The 35-year-old Swiss had to battle hard throughout the two-hour contest and only really eased clear of his dogged opponent when the Austrian tired in the final set. Federer who has returned after a long absence due to a knee injury, made 36 unforced errors but there were also plenty of reminders of the brilliant skills that have won him 17 grand slam titles, four at Melbourne Park.
Seeded 17th, Federer has tougher battles ahead if he makes it through to the second week of the tournament but will next pit his skills against American qualifier Noah Rubin in the next round.
In another match, Rafael Nadal avoided the embarrassment of another back-to-back first-round exit at the Australian Open ramping up his serve and rattling off 39 winners to beat Florian Mayer 6-3 6-4 6-1 at the Rod Laver Arena.

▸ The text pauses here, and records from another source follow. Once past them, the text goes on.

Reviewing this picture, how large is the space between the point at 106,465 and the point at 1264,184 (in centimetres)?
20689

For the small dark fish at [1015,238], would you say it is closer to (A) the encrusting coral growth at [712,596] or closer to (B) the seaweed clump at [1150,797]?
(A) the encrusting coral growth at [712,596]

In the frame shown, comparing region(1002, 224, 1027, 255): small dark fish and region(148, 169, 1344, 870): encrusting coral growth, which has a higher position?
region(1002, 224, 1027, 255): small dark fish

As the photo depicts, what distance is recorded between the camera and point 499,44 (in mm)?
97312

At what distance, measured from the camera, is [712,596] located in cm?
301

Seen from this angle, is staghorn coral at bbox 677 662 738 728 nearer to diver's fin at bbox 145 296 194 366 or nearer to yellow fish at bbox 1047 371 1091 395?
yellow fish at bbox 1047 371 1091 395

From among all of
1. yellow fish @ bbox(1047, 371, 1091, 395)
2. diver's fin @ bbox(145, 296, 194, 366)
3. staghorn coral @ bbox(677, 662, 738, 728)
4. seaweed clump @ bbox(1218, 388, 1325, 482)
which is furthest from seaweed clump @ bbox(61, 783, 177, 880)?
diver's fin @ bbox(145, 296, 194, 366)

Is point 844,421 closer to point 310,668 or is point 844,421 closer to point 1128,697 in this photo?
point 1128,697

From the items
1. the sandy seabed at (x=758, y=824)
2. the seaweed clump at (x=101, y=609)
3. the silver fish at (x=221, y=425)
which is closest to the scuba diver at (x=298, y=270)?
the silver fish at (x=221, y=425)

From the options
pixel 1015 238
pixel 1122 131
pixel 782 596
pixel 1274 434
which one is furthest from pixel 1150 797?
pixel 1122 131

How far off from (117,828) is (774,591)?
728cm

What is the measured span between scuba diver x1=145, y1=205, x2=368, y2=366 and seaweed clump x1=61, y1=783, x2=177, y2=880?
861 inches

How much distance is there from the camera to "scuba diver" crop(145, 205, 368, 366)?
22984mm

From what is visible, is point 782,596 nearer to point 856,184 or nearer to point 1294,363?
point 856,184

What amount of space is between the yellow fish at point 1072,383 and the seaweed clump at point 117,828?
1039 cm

The 2009 champion, seeded ninth after a disappointing injury-disrupted 2016 season, grasped his chances ruthlessly to overcome the German in a little over two hours in the afternoon heat at Melbourne Park.
A single break in each of the first two sets followed by some dominant serving was enough to give him a comfortable lead going into the third, which the Spaniard wrapped up with a 25th sizzling forehand winner.
The 14-times Grand Slam champion, who was watched by new coach Carlos Moya, moves on to the second round where he is set to clash against Cyprusfinalist Marcos Baghdatis.
In the women's draw defending champion and top seed Angelique Kerber battled her nerves and faltered badly with victory in sight before finally overcoming Lesia Tsurenko 6-2 5-7 6-2 to reach the second round.
The 28-year-old German was starting the defence of a Grand Slam title for the first time and initially struggled with her serve and the accuracy of her groundstrokes on Rod Laver Arena.
Once she found her range, however, Kerber proved more than a match for world number 51 Tsurenko, who was reduced to scrapping to save her serve and the odd pearl of a consolation point off her rasping backhand.